— start of Recorded information —

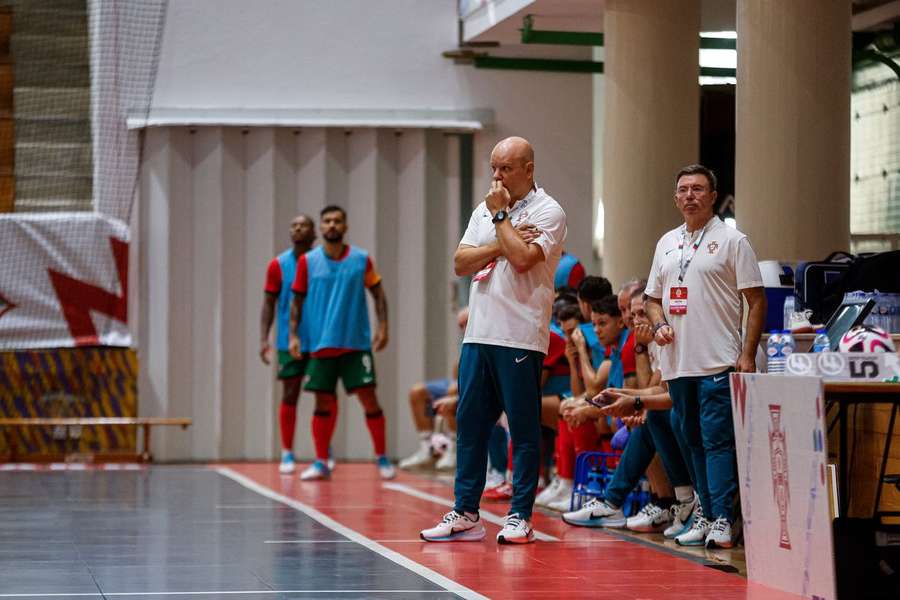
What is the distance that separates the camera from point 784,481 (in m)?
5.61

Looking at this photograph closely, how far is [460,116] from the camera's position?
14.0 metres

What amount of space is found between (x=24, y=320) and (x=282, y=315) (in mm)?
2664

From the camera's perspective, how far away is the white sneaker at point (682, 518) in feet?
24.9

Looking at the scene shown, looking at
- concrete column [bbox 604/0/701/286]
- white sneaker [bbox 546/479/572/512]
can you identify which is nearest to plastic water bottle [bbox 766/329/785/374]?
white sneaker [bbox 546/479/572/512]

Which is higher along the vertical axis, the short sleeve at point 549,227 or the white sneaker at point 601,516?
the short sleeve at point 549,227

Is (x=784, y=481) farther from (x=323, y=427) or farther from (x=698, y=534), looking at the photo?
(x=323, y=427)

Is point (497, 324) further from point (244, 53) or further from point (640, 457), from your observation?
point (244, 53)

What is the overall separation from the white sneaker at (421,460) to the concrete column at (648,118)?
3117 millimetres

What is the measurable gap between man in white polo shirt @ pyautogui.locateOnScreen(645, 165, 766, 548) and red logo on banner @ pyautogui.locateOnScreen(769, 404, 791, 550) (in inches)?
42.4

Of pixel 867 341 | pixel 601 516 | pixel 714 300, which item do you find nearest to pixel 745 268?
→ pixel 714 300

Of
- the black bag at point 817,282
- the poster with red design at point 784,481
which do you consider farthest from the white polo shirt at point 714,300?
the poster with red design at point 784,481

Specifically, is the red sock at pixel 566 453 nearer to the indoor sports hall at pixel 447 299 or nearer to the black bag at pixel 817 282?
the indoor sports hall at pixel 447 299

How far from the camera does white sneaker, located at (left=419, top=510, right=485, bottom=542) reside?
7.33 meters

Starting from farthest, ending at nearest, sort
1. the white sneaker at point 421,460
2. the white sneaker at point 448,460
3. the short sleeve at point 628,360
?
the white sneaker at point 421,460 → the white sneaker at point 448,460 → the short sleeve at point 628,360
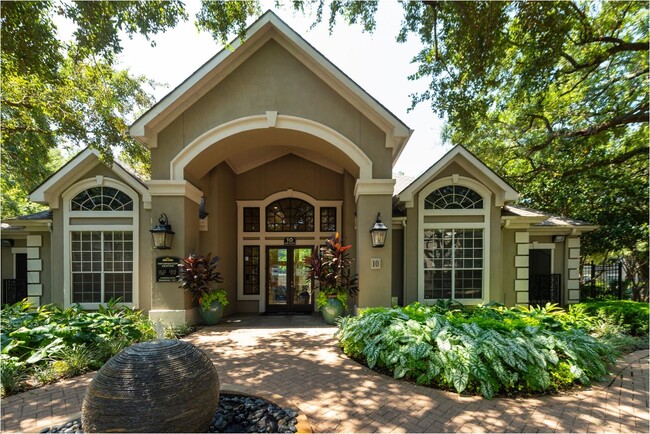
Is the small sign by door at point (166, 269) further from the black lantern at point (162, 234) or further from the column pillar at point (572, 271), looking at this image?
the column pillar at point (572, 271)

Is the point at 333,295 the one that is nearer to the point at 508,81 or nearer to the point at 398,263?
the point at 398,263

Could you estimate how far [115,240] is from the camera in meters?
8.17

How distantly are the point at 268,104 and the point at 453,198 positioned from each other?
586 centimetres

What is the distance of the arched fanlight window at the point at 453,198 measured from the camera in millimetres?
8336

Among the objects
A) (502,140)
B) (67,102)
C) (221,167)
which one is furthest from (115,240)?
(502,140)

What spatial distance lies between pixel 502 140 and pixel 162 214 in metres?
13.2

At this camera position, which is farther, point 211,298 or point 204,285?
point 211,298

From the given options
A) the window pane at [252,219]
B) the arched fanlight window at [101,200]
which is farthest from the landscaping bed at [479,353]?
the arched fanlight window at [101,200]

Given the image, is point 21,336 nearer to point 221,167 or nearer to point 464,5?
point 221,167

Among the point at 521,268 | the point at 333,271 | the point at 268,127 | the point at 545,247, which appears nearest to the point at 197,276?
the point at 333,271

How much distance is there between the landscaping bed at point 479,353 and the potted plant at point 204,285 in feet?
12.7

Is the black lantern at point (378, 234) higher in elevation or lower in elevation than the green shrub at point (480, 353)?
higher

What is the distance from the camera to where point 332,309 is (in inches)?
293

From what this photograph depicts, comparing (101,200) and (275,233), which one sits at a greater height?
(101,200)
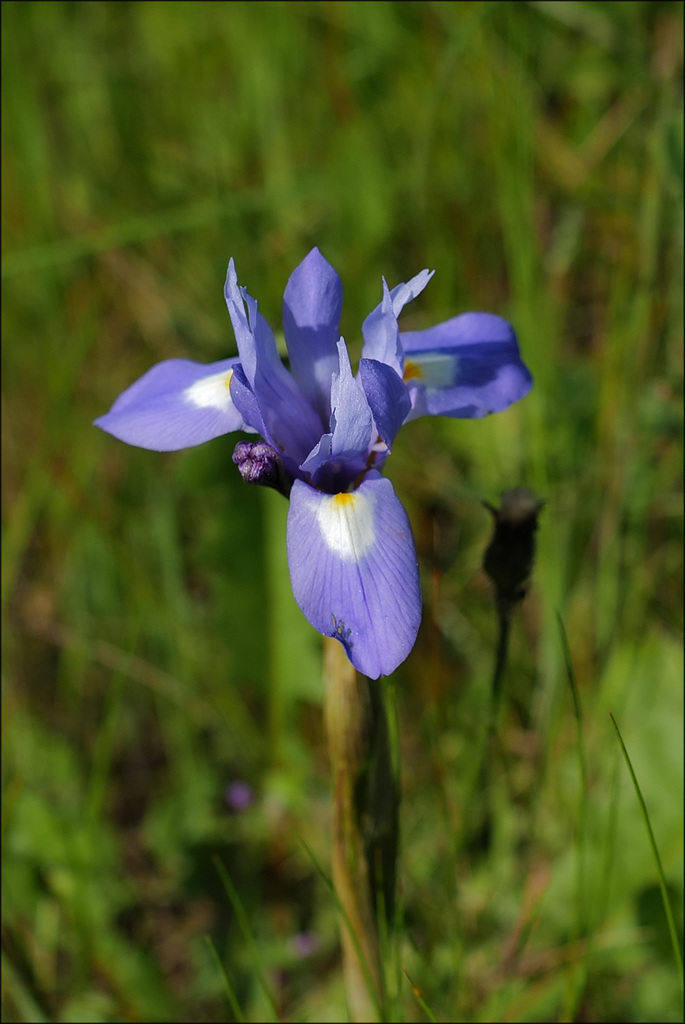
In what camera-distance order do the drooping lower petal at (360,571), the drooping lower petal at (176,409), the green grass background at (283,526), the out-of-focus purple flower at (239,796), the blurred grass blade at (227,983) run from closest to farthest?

— end of Recorded information —

§ Direction
Reproduce all of the material above word for word, leaving out the pictures.

§ Result of this exercise
What is the distance that separates the camera from point 784,481 (in m)?
5.61

Looking at this photograph closely, how far is [460,116] from the camera's position?
14.0 metres

What amount of space is found between (x=24, y=320) and (x=282, y=315) (in mm)?
2664

From the camera's perspective, how far away is the white sneaker at point (682, 518) in feet?
24.9

Looking at the scene shown, looking at
- concrete column [bbox 604/0/701/286]
- white sneaker [bbox 546/479/572/512]
can you identify which is nearest to plastic water bottle [bbox 766/329/785/374]?
white sneaker [bbox 546/479/572/512]

Which is higher along the vertical axis, the short sleeve at point 549,227 or the white sneaker at point 601,516?
the short sleeve at point 549,227

Is (x=784, y=481) farther from (x=323, y=427) or farther from (x=698, y=534), looking at the photo?
(x=323, y=427)

Is point (497, 324) further from point (244, 53) or further from point (640, 457), from your observation?
point (244, 53)

What is the overall separation from the white sneaker at (421,460) to the concrete column at (648,118)?
3117 millimetres

What is the measurable gap between man in white polo shirt @ pyautogui.locateOnScreen(645, 165, 766, 548) and red logo on banner @ pyautogui.locateOnScreen(769, 404, 791, 550) (in inches)?
42.4

Of pixel 867 341 | pixel 601 516 | pixel 714 300, which item do you find nearest to pixel 745 268?
→ pixel 714 300

Of
- the black bag at point 817,282
- the poster with red design at point 784,481
which do you consider farthest from the white polo shirt at point 714,300?
the poster with red design at point 784,481

Specifically, is the red sock at pixel 566 453 nearer to the indoor sports hall at pixel 447 299 or nearer to the black bag at pixel 817 282?
the indoor sports hall at pixel 447 299

How far from the camera does white sneaker, located at (left=419, top=510, right=485, bottom=542) reside?
7.33 meters

Starting from farthest, ending at nearest, sort
1. the white sneaker at point 421,460
2. the white sneaker at point 448,460
3. the short sleeve at point 628,360
?
the white sneaker at point 421,460 → the white sneaker at point 448,460 → the short sleeve at point 628,360
Is the small sign by door at point (166, 269) further from the black lantern at point (162, 234) or further from the column pillar at point (572, 271), looking at this image?
the column pillar at point (572, 271)

Is the point at 333,295 the one that is nearer to the point at 508,81 or nearer to the point at 398,263?
the point at 398,263

Could you estimate how far [115,240] is from the camera in meters?
8.17

How distantly are the point at 268,104 and the point at 453,198 positioned from each other?
586 centimetres

What is the distance of the arched fanlight window at the point at 453,198 measured from the camera in millimetres?
8336

Among the objects
A) (502,140)
B) (67,102)
C) (221,167)
which one is furthest from (115,240)?
(502,140)

What spatial distance lies between pixel 502 140 and pixel 162 214 in metres?
13.2

At this camera position, which is farther, point 211,298 or point 204,285?
point 211,298

From the given options
A) the window pane at [252,219]
B) the arched fanlight window at [101,200]
which is farthest from the landscaping bed at [479,353]?
the arched fanlight window at [101,200]

Given the image, is point 21,336 nearer to point 221,167 or nearer to point 464,5?
point 221,167

Among the point at 521,268 | the point at 333,271 | the point at 268,127 | the point at 545,247, which appears nearest to the point at 197,276?
the point at 333,271

How much distance is there between the landscaping bed at point 479,353 and the potted plant at point 204,285 in feet?
12.7

Is the black lantern at point (378, 234) higher in elevation or lower in elevation than the green shrub at point (480, 353)?
higher

What is the distance from the camera to where point 332,309 is (in inches)?
293

From what this photograph depicts, comparing (101,200) and (275,233), which one sits at a greater height?
(101,200)
In what camera-distance order do the drooping lower petal at (360,571), the drooping lower petal at (176,409), the green grass background at (283,526), the out-of-focus purple flower at (239,796), the blurred grass blade at (227,983) run from closest to farthest?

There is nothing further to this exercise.